The study, published in the journal Child Development, focused on reducing kids’ subconscious negative and positive associations with different races. These implicit biases can arise when kids are exposed more to their own race, while explicit biases (which refers to preferences, stereotypes and prejudices that they’re more aware of) tend to be learned socially from adults, peers and the media.
For the study, researchers from OISE and their international colleagues worked with 95 Chinese preschool kids in China with no prior exposure to people of other races. They measured the kids’ implicit racial biases at the beginning of the study and found that these kids automatically associated black people with negative emotions and Chinese people with positive emotions.
The children in the study were randomly assigned to three groups and taught to differentiate either five black people, five white people or five Chinese people on a touchscreen app, going by their individual facial characteristics. The training was repeated for the group taught to differentiate black people.
“A second session a week later seemed to act like a booster shot, producing measurable differences in implicit bias 60 days later,” said Gail Heyman, a professor of psychology in the UC San Diego Division of Social Sciences and a senior co-author on the study.
People of all ages who hold racially biased views typically see individuals of another race as all the same—as “those people”—rather than as specific individuals. “It’s possible to reduce this implicit racial bias quickly in young children with a method as simple as teaching them how to distinguish between other-race individuals,” says the author of the study, Miao K. Qian, a PhD student at Ontario Institute for Studies in Education (OISE) at the University of Toronto and an affiliated researcher at Hangzhou Normal University.

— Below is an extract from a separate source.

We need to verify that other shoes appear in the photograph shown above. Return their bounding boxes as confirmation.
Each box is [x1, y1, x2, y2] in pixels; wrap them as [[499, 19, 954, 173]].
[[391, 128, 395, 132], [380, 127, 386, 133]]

This work is best started when kids are in their pre-school years, before they become too set in their ways.
For the second and third group, respectively trained to differentiate white people and Chinese people, anti-black bias was unchanged. These results suggest that to reduce children’s implicit racial bias against a particular group, they must be actively taught to differentiate people from this race and see them as individuals.

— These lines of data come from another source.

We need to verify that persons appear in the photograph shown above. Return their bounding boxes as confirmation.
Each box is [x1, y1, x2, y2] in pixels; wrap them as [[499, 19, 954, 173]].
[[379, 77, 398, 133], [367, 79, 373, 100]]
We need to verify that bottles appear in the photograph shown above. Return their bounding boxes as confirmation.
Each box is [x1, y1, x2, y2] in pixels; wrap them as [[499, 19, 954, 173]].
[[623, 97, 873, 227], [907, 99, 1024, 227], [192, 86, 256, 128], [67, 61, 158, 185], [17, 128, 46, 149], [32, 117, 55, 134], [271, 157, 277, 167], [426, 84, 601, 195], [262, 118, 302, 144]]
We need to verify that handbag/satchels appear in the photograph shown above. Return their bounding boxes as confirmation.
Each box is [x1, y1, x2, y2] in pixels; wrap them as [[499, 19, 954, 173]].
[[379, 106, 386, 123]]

“Using our app, young children can quickly learn to recognize people from a particular race other than their own, which is an important social skill for children living in the globalized environment,” explained OISE’s Kang Lee, another researcher on the project. “An added benefit of learning to identify people from another race as individuals is the reduction of their implicit racial bias against that race.”
“We think that reducing implicit racial bias in children could be a starting point for addressing a pernicious social problem,” says Heyman. “But it is not the complete answer to racial discrimination or to systemic, structural racism.”
The team of researchers are now working with a larger and more diverse group of children in Toronto on longer term follow-up studies. If their intervention is effective with this group, they hope to develop a more consumer-friendly version of their training: a fun, gamified app to be used in schools and at home.
Meanwhile, to start tackling implicit racial bias in day-to-day life, the researchers recommend that parents and teachers introduce kids to people of diverse races frequently, teaching them about who they are as individuals. They also note that teaching kids about famous role models from a variety of cultural backgrounds can have a powerful impact in reducing implicit biases against people of other races.